Microscopic features
The neoplastic cells may form islands, trabeculae, glands, or sheets. The tumor cells show
very little if any variation in cell and nuclear size, having a scant, pink granular cytoplasm
and a round to oval nucleus. Mitoses are infrequent or absent.
Gastrointestinal carcinoids only rarely produce local symptoms; many (especially rectal and
appendiceal) are asymptomatic and are found incidentally. However, the secretory products
of some carcinoids may produce a variety of syndromes such as Zollinger-Ellison syndrome
(excess production of gastrin), Cushing syndrome (excess production of corticotrophin).

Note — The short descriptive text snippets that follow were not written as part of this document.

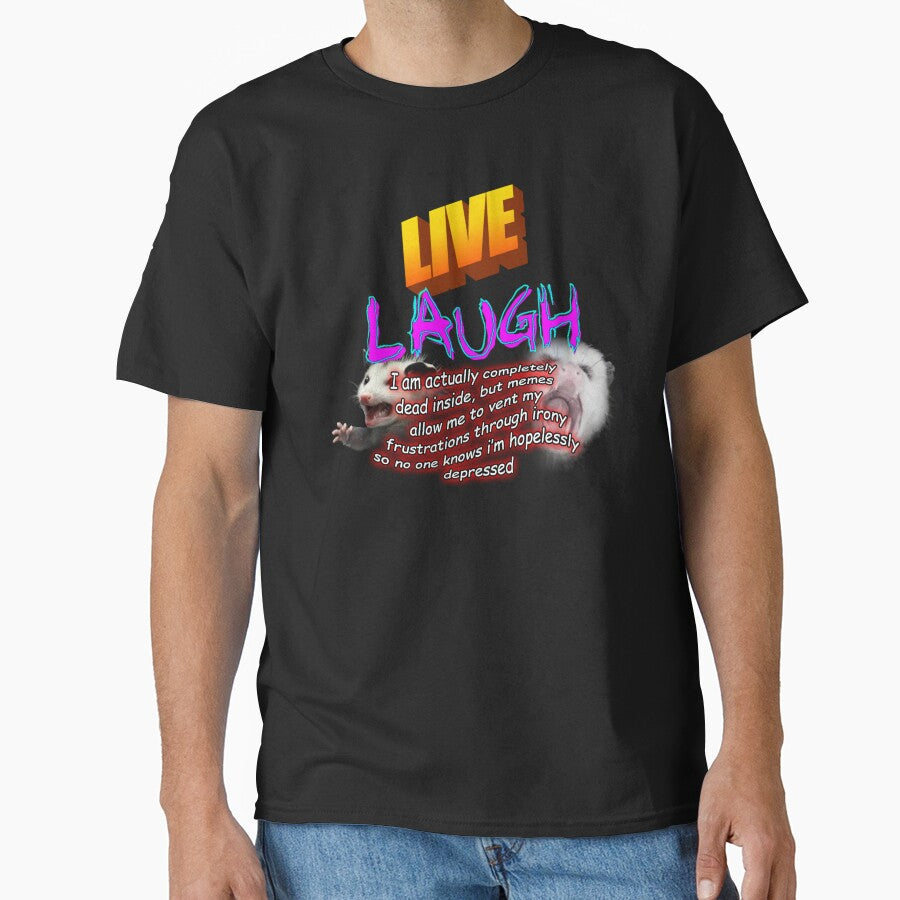 Live Laugh Depression Meme by swankyswamprat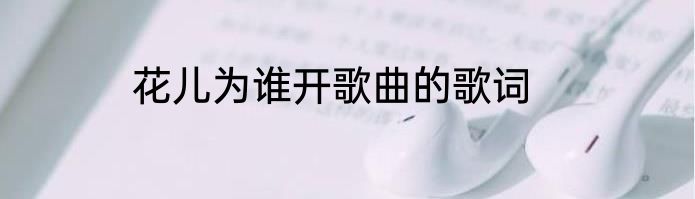 花儿为谁开歌曲的歌词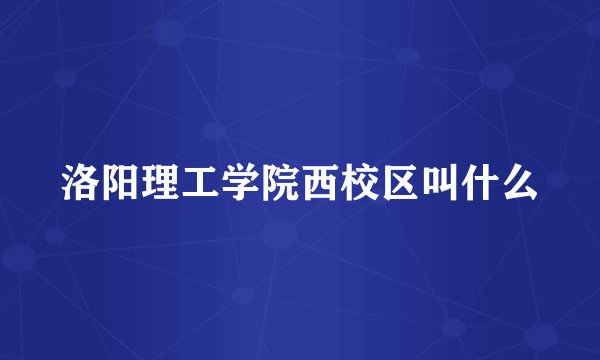 洛阳理工学院西校区叫什么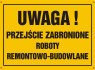 TD OA069 Tablica budowlana Uwaga! Przejście zabronione. Roboty remontowo-budowla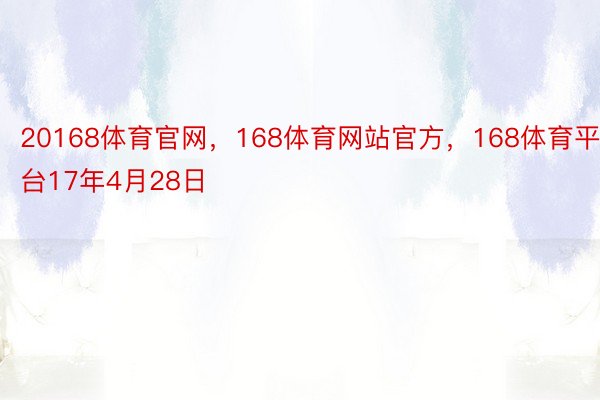 20168体育官网，168体育网站官方，168体育平台17年4月28日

Hyperinsulinism may also occur leading to hypoglycemia. Some neoplasms are associated
with the distinctive carcinoid syndrome, which occurs especially with carcinoids associated
with widespread metastases. Most manifestations are thought to arise from excess
elaboration of serotonin (5-hydroxytryptamine, 5-HT). Elevated levels of 5-HT and its
metabolite, 5-hydroxyindoleacetic acid (5-HIAA), are present in the blood and urine of most
patients with the classic syndrome. The syndrome is characterized by
- Cyanosis of the face and anterior part of the chest
- Intermittent hypertension & palpitation
- Frequent watery stools
The tumor, sometimes, induces fibrosis of the right-sided cardiac valves that results in so-
called carcinoid heart disease.
GASTROINTESTINAL LYMPHOMAS
Any segment of the gastrointestinal tract may be secondarily involved by systemic
dissemination of nodal-based non-Hodgkin lymphomas. However, up to 40% of lymphomas
arise in sites other than lymph nodes (extra-nodal lymphomas), and the gut is the most
common location.
Primary gastrointestinal lymphomas usually arise without an obvious predisposing factor but
they also occur more frequently in certain patient groups
1. Chronic gastritis caused by H. pylori
2. Chronic celiac disease
3. Natives of the Mediterranean region (Mediterranean lymphoma)
4. Congenital immunodeficiency states, infection with HIV or following organ
transplantation with immunosuppression
Most gut lymphomas are of B-cell type (over 95%) and are either low- or high-grade
tumors. Early discovery is the key to survival. The depth of local invasion, size of tumor
and its histologic grade as well as extension into adjacent viscera are important
determinants of prognosis.
TUMORS OF THE ANAL CANAL
Pure squamous cell carcinomas of the anal canal are closely associated with chronic HPV
infection. The latter often causes precursor lesions such as condyloma acuminatum,
squamous epithelium dysplasia, and carcinoma in situ. Pure adenocarcinoma of the anal
canal is often the extension of rectal adenocarcinoma.